Document extract:
Have had my new (to me) W210 for a few months, has been a dream upgrading from a W124 OM602 to this peppy OM606. Everything's been great other than an occasional MAF sensor CEL when driving through dusty areas that can be cleared and doesn't return.

Taking a scenic cruise yesterday, suddenly notice the engine sounds different, muffled and muted, and power is nonexistent, turbo doesn't seem to engage, can barely make it up hills. Noted the usual P0100 MAF CEL, as well as triggering P0243 "Turbo waste gate solenoid A" when attempting to make it up a big hill and putting the pedal all the way down.

Limp home, try to take it to the shop the next day and can barely make it above 20mph, will struggle and sputter, sounds horrible.

One of the local indy shops (in the Bay Area there are many, fortunately) quotes $2100:

"Inspected intake system, found EGR Intake Pipe & EGR Valve broken due to pipe being separated from valve. Advise customer parts are coming from Germany & $2100 to repair (parts & labor)."

Source information:
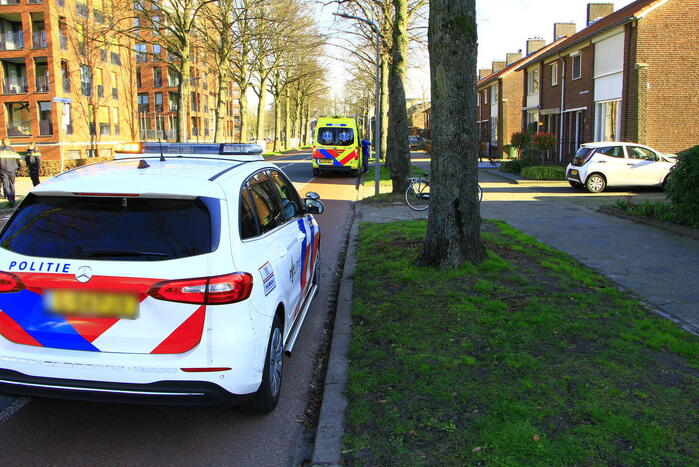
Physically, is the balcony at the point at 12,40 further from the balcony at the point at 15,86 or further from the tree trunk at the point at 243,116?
the tree trunk at the point at 243,116

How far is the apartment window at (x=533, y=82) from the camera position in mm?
35594

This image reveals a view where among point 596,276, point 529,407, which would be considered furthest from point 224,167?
point 596,276

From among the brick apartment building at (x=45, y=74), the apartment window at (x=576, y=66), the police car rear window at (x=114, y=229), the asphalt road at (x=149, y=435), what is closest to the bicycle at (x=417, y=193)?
the asphalt road at (x=149, y=435)

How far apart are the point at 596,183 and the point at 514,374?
52.8 ft

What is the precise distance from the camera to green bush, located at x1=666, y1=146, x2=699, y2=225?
33.7 feet

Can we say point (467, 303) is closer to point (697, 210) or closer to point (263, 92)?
point (697, 210)

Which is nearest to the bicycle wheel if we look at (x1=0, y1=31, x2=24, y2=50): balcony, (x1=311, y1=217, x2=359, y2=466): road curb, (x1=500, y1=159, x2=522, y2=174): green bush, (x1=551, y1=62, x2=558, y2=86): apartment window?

Work item A: Translate this sentence from the post about the W210's loss of power into Spanish: "Everything's been great other than an occasional MAF sensor CEL when driving through dusty areas that can be cleared and doesn't return."
Work item B: Quote the W210 post word for word, starting at "Have had my" and ending at "the way down.".

Response area A: Todo ha ido de maravilla, salvo por un CEL ocasional del sensor MAF al conducir por zonas polvorientas, que se puede borrar y no vuelve a aparecer.

Response area B:
Have had my new (to me) W210 for a few months, has been a dream upgrading from a W124 OM602 to this peppy OM606. Everything's been great other than an occasional MAF sensor CEL when driving through dusty areas that can be cleared and doesn't return.

Taking a scenic cruise yesterday, suddenly notice the engine sounds different, muffled and muted, and power is nonexistent, turbo doesn't seem to engage, can barely make it up hills. Noted the usual P0100 MAF CEL, as well as triggering P0243 "Turbo waste gate solenoid A" when attempting to make it up a big hill and putting the pedal all the way down.